Load Data from Amazon S3 in Parallel Using UDF

This article explains how to load data from Amazon S3 into Exasol in parallel by using UDF scripting.

You can load data into Exasol from Amazon S3 in parallel by using a Lua script and a Python UDF (user defined function). This script allows you to load data from multiple files in S3 into one table in Exasol by establishing multiple connections between S3 and Exasol.

For more information about UDFs, see Scripting.

For information on how to load data from Amazon S3 using the IMPORT command, see Load Data from Amazon S3 Using IMPORT.

This operation is only supported for files stored on Amazon S3 on AWS. Other cloud services that use an S3 compatible protocol are not supported.

Prerequisites

You need an AWS account with a valid AWS access key ID and a corresponding AWS secret key, or you need to work on an instance that does not need access keys.

Procedure

  1. Connect to the Exasol database using a database client.

  2. Download the script file s3_to_exasol.sql from the Exasol GitHub repository.

  3. Locate the following two statements (at the end of the script file) and modify them to match your configurations.

    CREATE CONNECTION statement

    create or replace connection S3_IMPORT_BOTO
        TO 'https://<my_bucketname>.s3.<my_region>.amazonaws.com'
        USER '<my_access_key>'
        IDENTIFIED BY '<my_secret_key>';
    Placeholder Description
    <my_bucketname> The name of the Amazon S3 bucket
    <my_region> The AWS region, for example: eu-west-1
    <my_access_key> AWS access key ID
    <my_secret_key> AWS secret key

    If the AWS bucket does not require authentication, you can omit the clauses USER and IDENTIFIED BY.

    EXECUTE SCRIPT statement

    execute script DATABASE_MIGRATION.s3_parallel_read(
      true                  -- execute_statements
    , false                 -- force_reload
    , 'S3_LOADER_LOGGING'   -- logging_schema
    , '<schema>'            -- schema_name
    , '<table>'             -- table_name
    , NULL                  -- number_cols
    , 'S3_IMPORT_BOTO'      -- connection_name
    , '<folder>/'           -- folder_name
    , '*.csv'               -- filter_string
    , 4                     -- parallel_connections
    , 'ENCODING=''UTF-8'' SKIP=0  ROW SEPARATOR = ''LF'' COLUMN SEPARATOR = '',''' -- file_opts
    )
    ;
    Parameter Type Description
    execute_statements boolean

    true = statements are executed immediately

    false = statements are only generated but not executed

    force_reload boolean true = target table and logging table will be truncated, all files in the bucket will be loaded again
    logging_schema string The schema to use for logging tables
    schema_name string The schema to load data into
    table_name string The table to load data into
    number_cols integer

    If set to a number n, the first n columns will be imported.

    If you want to import all columns of the file, use NULL.

    connection_name string

    The name of the connection created in the preceding statement

    (S3_IMPORT_BOTO unless you changed it)

    folder_name string

    The name of the bucket folder that you want to import.

    To import everything from the bucket, use an empty string ('').

    NOTE: Regular expressions are not supported.

    filter_string string

    Filter for filenames.

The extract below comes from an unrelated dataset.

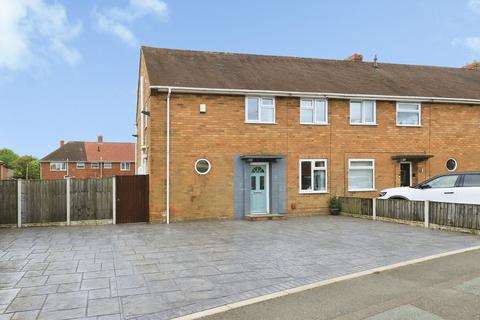 3 bed property, in Harper Avenue, £250,000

For example, '*_2018.csv'

    To import all files, use an empty string ('').

    parallel_connections integer The number of parallel connections that you want to use
    file_opts - Additional file import options. For more details, see file_opts.
  4. Once you have updated the parameters as needed, execute all the statements in the file s3_to_exasol.sql.

How this script works

The statements S3_GET_FILENAMES, GET_CONNECTION_NAME, and S3_PARALLEL_READ generate the UDFs and the script that are required for the import. The statement execute script DATABASE_MIGRATION.s3_parallel_read will perform the actual import.

The first three statements are only required the first time that you perform the import on a database. After that, you only need to run the execute script statement to perform the import, since the UDFs and the scripts are already created.

The execute script statement generates a table in the schema defined in logging_schema. This table has three rows: filename, last_modified, and status, and is used to keep track of the import status. Only files that have been modified or added since the last time the script was executed will be imported. If you want to import files that have already been imported, set the parameter force_reload to true.